-- START Excerpted text --

Automatic merge from submit-queue (batch tested with PRs 63914, 63887, 64116, 64026, 62933). If you want to cherry-pick this change to another branch, please follow the instructions <a href="https://github.com/kubernetes/community/blob/master/contributors/devel/cherry-picks.md">here</a>.
kubeadm: Write kubelet config file to disk and persist in-cluster
**What this PR does / why we need it**:
In order to make configuration flow from the cluster level to node level, we need a way for kubeadm to tell the kubelet what config to use. As of v1.10 (I think) the kubelet can read `--config` using the kubelet Beta ComponentConfiguration API, so now we have an interface to talk to the kubelet properly.

-- END Excerpted text --
-- START Data block --

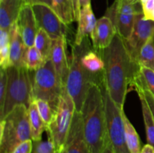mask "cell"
<instances>
[{"instance_id":"cell-1","label":"cell","mask_w":154,"mask_h":153,"mask_svg":"<svg viewBox=\"0 0 154 153\" xmlns=\"http://www.w3.org/2000/svg\"><path fill=\"white\" fill-rule=\"evenodd\" d=\"M100 51L105 62V86L114 103L123 109L128 92L131 88L134 89L141 66L132 58L124 39L117 33L111 44Z\"/></svg>"},{"instance_id":"cell-2","label":"cell","mask_w":154,"mask_h":153,"mask_svg":"<svg viewBox=\"0 0 154 153\" xmlns=\"http://www.w3.org/2000/svg\"><path fill=\"white\" fill-rule=\"evenodd\" d=\"M100 84H92L81 110L84 136L90 153H102L109 142L105 101Z\"/></svg>"},{"instance_id":"cell-3","label":"cell","mask_w":154,"mask_h":153,"mask_svg":"<svg viewBox=\"0 0 154 153\" xmlns=\"http://www.w3.org/2000/svg\"><path fill=\"white\" fill-rule=\"evenodd\" d=\"M87 39L81 45L74 44L72 47V59L66 87L69 95L73 99L75 109L81 112L86 96L93 83L100 84L104 78V71L101 74L90 73L84 67L81 58L87 50Z\"/></svg>"},{"instance_id":"cell-4","label":"cell","mask_w":154,"mask_h":153,"mask_svg":"<svg viewBox=\"0 0 154 153\" xmlns=\"http://www.w3.org/2000/svg\"><path fill=\"white\" fill-rule=\"evenodd\" d=\"M32 140L28 107L19 105L0 123V152L11 153L21 142Z\"/></svg>"},{"instance_id":"cell-5","label":"cell","mask_w":154,"mask_h":153,"mask_svg":"<svg viewBox=\"0 0 154 153\" xmlns=\"http://www.w3.org/2000/svg\"><path fill=\"white\" fill-rule=\"evenodd\" d=\"M5 70L7 90L3 109L0 112L1 120L17 106L24 105L29 107L33 100L32 71L14 66H10Z\"/></svg>"},{"instance_id":"cell-6","label":"cell","mask_w":154,"mask_h":153,"mask_svg":"<svg viewBox=\"0 0 154 153\" xmlns=\"http://www.w3.org/2000/svg\"><path fill=\"white\" fill-rule=\"evenodd\" d=\"M64 87L51 60L32 71L33 100L42 99L48 102L55 111Z\"/></svg>"},{"instance_id":"cell-7","label":"cell","mask_w":154,"mask_h":153,"mask_svg":"<svg viewBox=\"0 0 154 153\" xmlns=\"http://www.w3.org/2000/svg\"><path fill=\"white\" fill-rule=\"evenodd\" d=\"M75 110L73 99L69 95L65 86L60 96L54 120L46 130L48 138L55 144L57 149L60 150L65 145Z\"/></svg>"},{"instance_id":"cell-8","label":"cell","mask_w":154,"mask_h":153,"mask_svg":"<svg viewBox=\"0 0 154 153\" xmlns=\"http://www.w3.org/2000/svg\"><path fill=\"white\" fill-rule=\"evenodd\" d=\"M105 101L107 126L109 142L115 153H130L128 148L125 134V126L121 109L111 99L104 84V78L101 82Z\"/></svg>"},{"instance_id":"cell-9","label":"cell","mask_w":154,"mask_h":153,"mask_svg":"<svg viewBox=\"0 0 154 153\" xmlns=\"http://www.w3.org/2000/svg\"><path fill=\"white\" fill-rule=\"evenodd\" d=\"M139 6L141 4H133L128 0H114L107 9L105 16L111 20L117 33L124 40L127 39L132 32L136 14L142 10V7Z\"/></svg>"},{"instance_id":"cell-10","label":"cell","mask_w":154,"mask_h":153,"mask_svg":"<svg viewBox=\"0 0 154 153\" xmlns=\"http://www.w3.org/2000/svg\"><path fill=\"white\" fill-rule=\"evenodd\" d=\"M153 37H154V21L145 19L143 11L140 10L136 14L130 35L124 40L129 54L135 62H138L142 46Z\"/></svg>"},{"instance_id":"cell-11","label":"cell","mask_w":154,"mask_h":153,"mask_svg":"<svg viewBox=\"0 0 154 153\" xmlns=\"http://www.w3.org/2000/svg\"><path fill=\"white\" fill-rule=\"evenodd\" d=\"M36 22L39 28L45 30L53 39L66 37V26L52 8L45 4L32 6Z\"/></svg>"},{"instance_id":"cell-12","label":"cell","mask_w":154,"mask_h":153,"mask_svg":"<svg viewBox=\"0 0 154 153\" xmlns=\"http://www.w3.org/2000/svg\"><path fill=\"white\" fill-rule=\"evenodd\" d=\"M64 147L66 153H90L84 136L81 112L75 110Z\"/></svg>"},{"instance_id":"cell-13","label":"cell","mask_w":154,"mask_h":153,"mask_svg":"<svg viewBox=\"0 0 154 153\" xmlns=\"http://www.w3.org/2000/svg\"><path fill=\"white\" fill-rule=\"evenodd\" d=\"M17 24L26 46L27 47L34 46L35 39L39 28L36 22L32 6L23 4Z\"/></svg>"},{"instance_id":"cell-14","label":"cell","mask_w":154,"mask_h":153,"mask_svg":"<svg viewBox=\"0 0 154 153\" xmlns=\"http://www.w3.org/2000/svg\"><path fill=\"white\" fill-rule=\"evenodd\" d=\"M116 34L117 30L111 20L105 15L99 18L90 34L94 49L100 51L107 48L111 44Z\"/></svg>"},{"instance_id":"cell-15","label":"cell","mask_w":154,"mask_h":153,"mask_svg":"<svg viewBox=\"0 0 154 153\" xmlns=\"http://www.w3.org/2000/svg\"><path fill=\"white\" fill-rule=\"evenodd\" d=\"M51 60L54 69L61 79L63 85L66 86L68 74L69 71V64L66 55V37L53 40Z\"/></svg>"},{"instance_id":"cell-16","label":"cell","mask_w":154,"mask_h":153,"mask_svg":"<svg viewBox=\"0 0 154 153\" xmlns=\"http://www.w3.org/2000/svg\"><path fill=\"white\" fill-rule=\"evenodd\" d=\"M10 34V62L11 66L25 68L24 58L27 46L24 44L20 33L17 24H14L9 30Z\"/></svg>"},{"instance_id":"cell-17","label":"cell","mask_w":154,"mask_h":153,"mask_svg":"<svg viewBox=\"0 0 154 153\" xmlns=\"http://www.w3.org/2000/svg\"><path fill=\"white\" fill-rule=\"evenodd\" d=\"M23 0H0V28L9 31L17 23L23 6Z\"/></svg>"},{"instance_id":"cell-18","label":"cell","mask_w":154,"mask_h":153,"mask_svg":"<svg viewBox=\"0 0 154 153\" xmlns=\"http://www.w3.org/2000/svg\"><path fill=\"white\" fill-rule=\"evenodd\" d=\"M97 20L92 9L91 4L81 8L78 20V28L75 35V44L81 45L94 29Z\"/></svg>"},{"instance_id":"cell-19","label":"cell","mask_w":154,"mask_h":153,"mask_svg":"<svg viewBox=\"0 0 154 153\" xmlns=\"http://www.w3.org/2000/svg\"><path fill=\"white\" fill-rule=\"evenodd\" d=\"M28 113L30 128H31L32 140H41L44 131L47 130V126L39 114L34 100L30 103L29 106Z\"/></svg>"},{"instance_id":"cell-20","label":"cell","mask_w":154,"mask_h":153,"mask_svg":"<svg viewBox=\"0 0 154 153\" xmlns=\"http://www.w3.org/2000/svg\"><path fill=\"white\" fill-rule=\"evenodd\" d=\"M139 97L142 110L143 118L147 134V143L151 145L154 148V118L150 108L147 104L145 97L140 89H135Z\"/></svg>"},{"instance_id":"cell-21","label":"cell","mask_w":154,"mask_h":153,"mask_svg":"<svg viewBox=\"0 0 154 153\" xmlns=\"http://www.w3.org/2000/svg\"><path fill=\"white\" fill-rule=\"evenodd\" d=\"M52 9L66 25L75 21L73 0H53Z\"/></svg>"},{"instance_id":"cell-22","label":"cell","mask_w":154,"mask_h":153,"mask_svg":"<svg viewBox=\"0 0 154 153\" xmlns=\"http://www.w3.org/2000/svg\"><path fill=\"white\" fill-rule=\"evenodd\" d=\"M123 117L125 126L126 140L128 148H129L130 153H141L142 148H141V140H140L139 135L138 134L136 130L132 125L131 122L129 121L124 111L123 112Z\"/></svg>"},{"instance_id":"cell-23","label":"cell","mask_w":154,"mask_h":153,"mask_svg":"<svg viewBox=\"0 0 154 153\" xmlns=\"http://www.w3.org/2000/svg\"><path fill=\"white\" fill-rule=\"evenodd\" d=\"M81 62L84 67L90 73L97 74L104 71L105 62L102 56L98 55L95 51L87 50L82 56Z\"/></svg>"},{"instance_id":"cell-24","label":"cell","mask_w":154,"mask_h":153,"mask_svg":"<svg viewBox=\"0 0 154 153\" xmlns=\"http://www.w3.org/2000/svg\"><path fill=\"white\" fill-rule=\"evenodd\" d=\"M52 45L53 39L45 30L39 28L35 39L34 46L38 50L46 61L51 59Z\"/></svg>"},{"instance_id":"cell-25","label":"cell","mask_w":154,"mask_h":153,"mask_svg":"<svg viewBox=\"0 0 154 153\" xmlns=\"http://www.w3.org/2000/svg\"><path fill=\"white\" fill-rule=\"evenodd\" d=\"M46 62L45 58L35 46H32L27 48L24 58L26 68L30 71H35L36 70L42 67Z\"/></svg>"},{"instance_id":"cell-26","label":"cell","mask_w":154,"mask_h":153,"mask_svg":"<svg viewBox=\"0 0 154 153\" xmlns=\"http://www.w3.org/2000/svg\"><path fill=\"white\" fill-rule=\"evenodd\" d=\"M0 66L7 69L10 62V34L9 31L0 28Z\"/></svg>"},{"instance_id":"cell-27","label":"cell","mask_w":154,"mask_h":153,"mask_svg":"<svg viewBox=\"0 0 154 153\" xmlns=\"http://www.w3.org/2000/svg\"><path fill=\"white\" fill-rule=\"evenodd\" d=\"M138 64L141 67L154 70V37L142 46L138 56Z\"/></svg>"},{"instance_id":"cell-28","label":"cell","mask_w":154,"mask_h":153,"mask_svg":"<svg viewBox=\"0 0 154 153\" xmlns=\"http://www.w3.org/2000/svg\"><path fill=\"white\" fill-rule=\"evenodd\" d=\"M136 85L147 89L154 96V70L141 67L139 74L134 82V88Z\"/></svg>"},{"instance_id":"cell-29","label":"cell","mask_w":154,"mask_h":153,"mask_svg":"<svg viewBox=\"0 0 154 153\" xmlns=\"http://www.w3.org/2000/svg\"><path fill=\"white\" fill-rule=\"evenodd\" d=\"M34 100L36 104L39 114L48 128V126L54 120L56 111L53 109L50 104L45 100L42 99H35Z\"/></svg>"},{"instance_id":"cell-30","label":"cell","mask_w":154,"mask_h":153,"mask_svg":"<svg viewBox=\"0 0 154 153\" xmlns=\"http://www.w3.org/2000/svg\"><path fill=\"white\" fill-rule=\"evenodd\" d=\"M60 150L57 149L55 144L51 139L47 140L33 141L32 153H59Z\"/></svg>"},{"instance_id":"cell-31","label":"cell","mask_w":154,"mask_h":153,"mask_svg":"<svg viewBox=\"0 0 154 153\" xmlns=\"http://www.w3.org/2000/svg\"><path fill=\"white\" fill-rule=\"evenodd\" d=\"M8 76L5 69L1 68L0 70V112L2 110L5 100L6 90H7Z\"/></svg>"},{"instance_id":"cell-32","label":"cell","mask_w":154,"mask_h":153,"mask_svg":"<svg viewBox=\"0 0 154 153\" xmlns=\"http://www.w3.org/2000/svg\"><path fill=\"white\" fill-rule=\"evenodd\" d=\"M33 141L28 140L17 146L11 153H32Z\"/></svg>"},{"instance_id":"cell-33","label":"cell","mask_w":154,"mask_h":153,"mask_svg":"<svg viewBox=\"0 0 154 153\" xmlns=\"http://www.w3.org/2000/svg\"><path fill=\"white\" fill-rule=\"evenodd\" d=\"M134 89L135 90V89H140L141 92H142L143 94H144V97H145L147 104H148L149 106H150V110H151L152 114H153V116L154 118V96L150 92L148 91V90L146 89V88H143V87L140 86H138V85L135 86V88H134Z\"/></svg>"},{"instance_id":"cell-34","label":"cell","mask_w":154,"mask_h":153,"mask_svg":"<svg viewBox=\"0 0 154 153\" xmlns=\"http://www.w3.org/2000/svg\"><path fill=\"white\" fill-rule=\"evenodd\" d=\"M24 4L33 6L35 4H45L52 8L53 0H23Z\"/></svg>"},{"instance_id":"cell-35","label":"cell","mask_w":154,"mask_h":153,"mask_svg":"<svg viewBox=\"0 0 154 153\" xmlns=\"http://www.w3.org/2000/svg\"><path fill=\"white\" fill-rule=\"evenodd\" d=\"M74 8H75V21L78 22V18H79L80 11H81V8L79 5V2L78 0H73Z\"/></svg>"},{"instance_id":"cell-36","label":"cell","mask_w":154,"mask_h":153,"mask_svg":"<svg viewBox=\"0 0 154 153\" xmlns=\"http://www.w3.org/2000/svg\"><path fill=\"white\" fill-rule=\"evenodd\" d=\"M141 153H154V148L150 144H146L141 148Z\"/></svg>"},{"instance_id":"cell-37","label":"cell","mask_w":154,"mask_h":153,"mask_svg":"<svg viewBox=\"0 0 154 153\" xmlns=\"http://www.w3.org/2000/svg\"><path fill=\"white\" fill-rule=\"evenodd\" d=\"M102 153H115L114 152V149H113L112 146H111V143H110V142H108V145L106 146V147H105V148L104 149V151L102 152Z\"/></svg>"},{"instance_id":"cell-38","label":"cell","mask_w":154,"mask_h":153,"mask_svg":"<svg viewBox=\"0 0 154 153\" xmlns=\"http://www.w3.org/2000/svg\"><path fill=\"white\" fill-rule=\"evenodd\" d=\"M78 2H79V5L81 8L89 4H91V0H78Z\"/></svg>"},{"instance_id":"cell-39","label":"cell","mask_w":154,"mask_h":153,"mask_svg":"<svg viewBox=\"0 0 154 153\" xmlns=\"http://www.w3.org/2000/svg\"><path fill=\"white\" fill-rule=\"evenodd\" d=\"M144 18H145V19H147V20H150L154 21V8H153V10H151V12L149 14L148 16H147V17H144Z\"/></svg>"},{"instance_id":"cell-40","label":"cell","mask_w":154,"mask_h":153,"mask_svg":"<svg viewBox=\"0 0 154 153\" xmlns=\"http://www.w3.org/2000/svg\"><path fill=\"white\" fill-rule=\"evenodd\" d=\"M130 3L133 4H141L140 3V0H128Z\"/></svg>"},{"instance_id":"cell-41","label":"cell","mask_w":154,"mask_h":153,"mask_svg":"<svg viewBox=\"0 0 154 153\" xmlns=\"http://www.w3.org/2000/svg\"><path fill=\"white\" fill-rule=\"evenodd\" d=\"M59 153H66V149H65V147H64V146H63V147H62L61 148H60V152Z\"/></svg>"},{"instance_id":"cell-42","label":"cell","mask_w":154,"mask_h":153,"mask_svg":"<svg viewBox=\"0 0 154 153\" xmlns=\"http://www.w3.org/2000/svg\"><path fill=\"white\" fill-rule=\"evenodd\" d=\"M147 1H148V0H140V3H141V4L142 5V4H144V3L147 2Z\"/></svg>"}]
</instances>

-- END Data block --

Goal: Continue the kubeadm pull request description above, picking up right after its final sentence.

Result of this task:
This PR:
- Writes the kubelet ComponentConfig to `/var/lib/kubelet/config.yaml` on init and join
- Writes an environment file to source in the kubelet systemd dropin `/var/lib/kubelet/kubeadm-flags.env`. This file contain runtime flags that should be passed to the kubelet.
- Uploads a ConfigMap with the name `kubelet-config-1.X`
- Patches the node object so that it starts using the ConfigMap with updates using Dynamic Kubelet Configuration, **only if the feature gate is set** (currently alpha and off by default, not intended to be switched on in v1.11)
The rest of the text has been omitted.